Rampant cyber security weaknesses are putting supply chains at risk, according to a report from British cyber security company Risk Ledger, released this week.
Risk Ledger’s State of Cyber Security in the Supply Chain 2023 report is based on proprietary data from more than 2,500 suppliers on the company's risk management platform. The findings identify the 12 most common weaknesses among suppliers, especially third-tier suppliers and others that are further down a company’s supply chain.
Risk Ledger defines third-party suppliers as external companies that a business uses to provide a service as part of their own delivery or a company that provides elements of a product they make. According to the report, 40% of third-party suppliers do not conduct regular penetration tests of internal systems and 32% do not have a supplier security policy that outlines the security requirements that their suppliers should meet—which puts their own and their customer’s data at risk, according to the report.
“Attackers are targeting under-resourced suppliers with weaker defenses as a way of disrupting or compromising larger organizations,” the company wrote in a statement describing the findings. “The notable ransomware attack on a supplier to semiconductor giant Applied Materials is expected to lead to $250 million in lost sales. With well over 60% of organizations having suffered a data breach through a third party, this regularly results in regulatory fines, huge data recovery costs and loss of consumer trust.”
Two of the top 12 weaknesses revealed in the report include:
17% of suppliers do not enforce multi-factor authentication (MFA) on all remotely accessible services. MFA requires a second source of validation before granting users access to a device or service—in addition to entering a password, the user may also be asked for a code or fingerprint, for example. MFA is the simplest, most effective way to keep hackers out of your online accounts, according to Risk Ledger, but it can be cumbersome for users and is therefore often provided as an optional setting that needs to be intentionally configured. “This often leaves MFA disabled and the accounts vulnerable to unauthorized access through password theft,” according to the report.

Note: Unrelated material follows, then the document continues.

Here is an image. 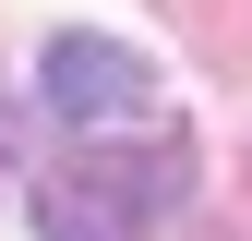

23% do not use “Privileged Access Management” controls to securely manage the use of privileged accounts, which are the ultimate target for attackers. With high privileges, an attacker can access more sensitive (and more valuable) data, and modify security detection tools to cover their own tracks.
The report explains that these weaknesses are common causes of cyber security incidents, and that a high proportion of third-, fourth-, and fifth-party suppliers are not using controls to protect themselves or their customers in these areas. It also offers recommendations by cyber security experts for improving companies’ third-party risk management strategies, including benchmarking data.